Flood-Prone Land Would Be Tax-Exempt Under New Bill
Townships wouldn't have to pay county, school and fire district property taxes.
Editor's Note: The following is a press release from Assembly Republicans.
Bipartisan legislation sponsored by Assemblywoman Holly Schepisi, R-Bergen and Passaic, and Assemblyman Jack Ciattarelli, R-Somerset, Hunterdon, Mercer and Middlesex, that would exempt flood-prone properties acquired by municipalities from county, school and fire district property taxes for the following tax year, was approved by the General Assembly on Monday.
Under current law, if a municipality acquires such a property after October 1, it must pay the county, school, and fire district property taxes owed for all or the remainder of the following tax year.

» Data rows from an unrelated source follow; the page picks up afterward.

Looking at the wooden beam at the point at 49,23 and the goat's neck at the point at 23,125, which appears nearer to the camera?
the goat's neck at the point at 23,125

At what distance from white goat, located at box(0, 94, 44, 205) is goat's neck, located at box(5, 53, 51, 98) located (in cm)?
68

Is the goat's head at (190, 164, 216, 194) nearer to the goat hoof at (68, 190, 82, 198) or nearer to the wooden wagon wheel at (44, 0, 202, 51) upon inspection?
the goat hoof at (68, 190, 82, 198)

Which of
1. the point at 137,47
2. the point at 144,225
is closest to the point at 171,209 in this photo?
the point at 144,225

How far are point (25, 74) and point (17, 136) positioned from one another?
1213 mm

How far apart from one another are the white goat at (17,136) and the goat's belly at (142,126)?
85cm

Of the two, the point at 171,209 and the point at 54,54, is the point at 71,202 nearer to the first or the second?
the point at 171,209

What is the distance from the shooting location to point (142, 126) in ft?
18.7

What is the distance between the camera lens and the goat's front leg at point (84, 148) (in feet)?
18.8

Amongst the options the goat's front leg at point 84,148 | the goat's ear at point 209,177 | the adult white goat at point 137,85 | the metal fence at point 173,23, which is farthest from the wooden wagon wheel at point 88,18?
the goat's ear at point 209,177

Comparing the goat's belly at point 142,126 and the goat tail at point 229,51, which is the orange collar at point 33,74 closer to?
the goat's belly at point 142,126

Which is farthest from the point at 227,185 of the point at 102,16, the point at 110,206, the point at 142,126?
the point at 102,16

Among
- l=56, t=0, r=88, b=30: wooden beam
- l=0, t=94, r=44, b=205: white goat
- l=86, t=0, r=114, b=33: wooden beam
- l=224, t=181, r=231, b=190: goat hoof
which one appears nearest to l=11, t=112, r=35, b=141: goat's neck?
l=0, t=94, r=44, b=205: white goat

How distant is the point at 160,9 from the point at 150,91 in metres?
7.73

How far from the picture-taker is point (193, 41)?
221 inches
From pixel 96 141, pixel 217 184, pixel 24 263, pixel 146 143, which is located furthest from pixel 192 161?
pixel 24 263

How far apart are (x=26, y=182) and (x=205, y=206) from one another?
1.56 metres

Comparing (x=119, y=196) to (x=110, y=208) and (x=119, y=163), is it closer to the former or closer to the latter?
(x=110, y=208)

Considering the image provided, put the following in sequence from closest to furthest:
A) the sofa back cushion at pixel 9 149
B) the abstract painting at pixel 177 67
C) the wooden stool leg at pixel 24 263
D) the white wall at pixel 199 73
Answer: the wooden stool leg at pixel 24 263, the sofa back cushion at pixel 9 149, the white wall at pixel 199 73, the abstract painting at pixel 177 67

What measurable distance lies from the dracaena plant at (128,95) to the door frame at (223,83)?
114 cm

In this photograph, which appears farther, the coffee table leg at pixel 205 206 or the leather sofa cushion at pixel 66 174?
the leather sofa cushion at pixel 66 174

“The flooding caused by Superstorm Sandy last year and the devastation witnessed in 2011 by Hurricane Irene and Tropical Storm Lee has increased the awareness of towns that continuously deal with this problem,” said Schepisi. “A municipality should not be deterred from purchasing property from a willing seller because they cannot afford that property’s tax liability. Experience has taught us that once-in-a-generation storms are occurring more frequently and proper planning is needed to account for that possibility in order to limit the impact. ”
Municipalities receive grants for acquiring flood-prone property for conservation purposes under the Blue Acres Program. Towns may also receive funding from the Federal Emergency Management Agency (FEMA) for a similar purpose.

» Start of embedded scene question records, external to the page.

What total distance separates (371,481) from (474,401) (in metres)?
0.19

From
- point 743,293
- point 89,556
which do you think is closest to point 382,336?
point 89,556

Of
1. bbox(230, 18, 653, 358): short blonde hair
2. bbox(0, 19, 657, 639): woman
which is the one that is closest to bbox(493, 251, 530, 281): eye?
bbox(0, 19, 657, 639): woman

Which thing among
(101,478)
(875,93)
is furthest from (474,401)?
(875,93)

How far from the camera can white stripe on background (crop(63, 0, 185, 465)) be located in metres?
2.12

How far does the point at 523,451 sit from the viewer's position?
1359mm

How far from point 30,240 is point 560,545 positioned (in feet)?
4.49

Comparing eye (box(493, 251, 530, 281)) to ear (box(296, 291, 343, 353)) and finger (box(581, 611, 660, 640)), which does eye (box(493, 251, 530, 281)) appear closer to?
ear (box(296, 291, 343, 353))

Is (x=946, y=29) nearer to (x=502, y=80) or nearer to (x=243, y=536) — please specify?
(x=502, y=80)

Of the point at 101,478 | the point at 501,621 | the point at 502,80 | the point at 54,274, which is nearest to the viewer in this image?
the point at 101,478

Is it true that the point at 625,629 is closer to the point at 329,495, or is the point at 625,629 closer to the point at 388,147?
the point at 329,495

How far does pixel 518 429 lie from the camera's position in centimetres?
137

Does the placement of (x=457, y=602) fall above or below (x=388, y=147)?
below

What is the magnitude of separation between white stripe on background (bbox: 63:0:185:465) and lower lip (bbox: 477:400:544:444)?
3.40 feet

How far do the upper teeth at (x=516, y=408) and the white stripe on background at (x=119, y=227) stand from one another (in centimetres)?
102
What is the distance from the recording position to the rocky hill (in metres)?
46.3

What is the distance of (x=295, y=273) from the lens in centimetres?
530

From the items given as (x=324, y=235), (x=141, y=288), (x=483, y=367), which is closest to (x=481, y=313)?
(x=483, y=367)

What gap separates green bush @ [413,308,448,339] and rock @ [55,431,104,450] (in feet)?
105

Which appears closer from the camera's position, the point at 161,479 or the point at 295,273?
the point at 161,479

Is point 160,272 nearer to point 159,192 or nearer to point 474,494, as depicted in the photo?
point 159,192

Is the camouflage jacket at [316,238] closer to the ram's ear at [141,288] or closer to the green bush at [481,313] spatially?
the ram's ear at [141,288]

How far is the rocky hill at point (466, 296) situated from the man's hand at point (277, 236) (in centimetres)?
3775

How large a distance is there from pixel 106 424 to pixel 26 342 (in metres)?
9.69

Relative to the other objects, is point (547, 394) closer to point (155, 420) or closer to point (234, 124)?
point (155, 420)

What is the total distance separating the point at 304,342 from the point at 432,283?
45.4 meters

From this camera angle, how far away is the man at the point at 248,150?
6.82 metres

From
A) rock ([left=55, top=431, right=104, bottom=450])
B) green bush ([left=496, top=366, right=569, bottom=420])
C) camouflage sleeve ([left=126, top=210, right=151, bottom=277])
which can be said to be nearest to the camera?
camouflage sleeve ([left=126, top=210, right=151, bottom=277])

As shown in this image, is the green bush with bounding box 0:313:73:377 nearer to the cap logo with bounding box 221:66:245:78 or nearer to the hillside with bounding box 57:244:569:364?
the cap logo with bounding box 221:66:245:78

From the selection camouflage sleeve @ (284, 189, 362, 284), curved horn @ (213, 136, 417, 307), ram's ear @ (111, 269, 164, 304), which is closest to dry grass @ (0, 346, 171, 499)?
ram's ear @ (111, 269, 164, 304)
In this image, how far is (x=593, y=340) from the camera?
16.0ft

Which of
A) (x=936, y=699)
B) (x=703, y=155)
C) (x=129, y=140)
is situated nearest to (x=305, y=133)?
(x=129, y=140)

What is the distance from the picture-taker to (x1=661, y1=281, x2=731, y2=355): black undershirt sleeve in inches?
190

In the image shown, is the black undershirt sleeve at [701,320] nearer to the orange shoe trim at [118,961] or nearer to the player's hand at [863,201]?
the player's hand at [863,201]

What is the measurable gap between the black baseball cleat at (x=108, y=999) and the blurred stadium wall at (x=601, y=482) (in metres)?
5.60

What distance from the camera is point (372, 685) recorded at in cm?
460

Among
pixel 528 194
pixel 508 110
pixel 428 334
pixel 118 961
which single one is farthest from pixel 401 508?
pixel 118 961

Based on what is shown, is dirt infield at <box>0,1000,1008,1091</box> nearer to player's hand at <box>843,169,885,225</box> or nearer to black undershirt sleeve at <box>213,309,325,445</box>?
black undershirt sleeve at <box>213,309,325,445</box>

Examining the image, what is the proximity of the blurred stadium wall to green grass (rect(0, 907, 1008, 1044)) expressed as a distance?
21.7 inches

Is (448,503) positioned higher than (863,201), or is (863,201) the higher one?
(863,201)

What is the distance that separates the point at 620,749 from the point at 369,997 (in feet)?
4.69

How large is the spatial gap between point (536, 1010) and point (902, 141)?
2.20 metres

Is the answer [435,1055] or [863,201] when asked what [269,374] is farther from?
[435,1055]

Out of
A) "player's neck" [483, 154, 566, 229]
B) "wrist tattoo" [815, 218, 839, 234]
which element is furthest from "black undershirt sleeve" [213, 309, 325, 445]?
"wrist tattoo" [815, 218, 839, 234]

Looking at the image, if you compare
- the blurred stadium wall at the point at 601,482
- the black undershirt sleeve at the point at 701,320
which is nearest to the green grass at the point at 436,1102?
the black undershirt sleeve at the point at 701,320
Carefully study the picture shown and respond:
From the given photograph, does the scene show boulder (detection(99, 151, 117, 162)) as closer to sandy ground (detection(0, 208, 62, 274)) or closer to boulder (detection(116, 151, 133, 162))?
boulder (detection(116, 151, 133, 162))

“One of the best solutions to correct repetitive flooding and provide relief to affected homeowners, whether at the Jersey Shore, or along the Delaware, Raritan or Millstone rivers, is for municipalities to use Blue Acres and FEMA programs to purchase homes in flood-prone areas,” said Ciattarelli. “With that in mind, we should be doing all we can to eliminate financial impediments and make the Blue Acres and FEMA programs as successful as possible.”
“Conservation programs, such as Blue Acres, or funds received from FEMA for acquiring properties that are chronically subject to flooding, are extremely beneficial in the effort to reduce the impact on a municipality” continued Schepisi. “The effort to preserve open space should not be derailed because a town cannot afford to assume the obligation of paying a seller’s property taxes. That financial responsibility may thwart an otherwise beneficial transaction to both the homeowner and the town.”
The bill, A-3362, is co-sponsored by Schepisi and Ciattarelli’s Assembly Republican colleagues, Mary Pat Angelini, Scott Rudder, Scott Rumana, Jay Webber and Amy Handlin and Democrats Valerie Vainieri Huttle, Timothy Eustace, Peter Barnes III, L.Grace Spencer, and Connie Wagner.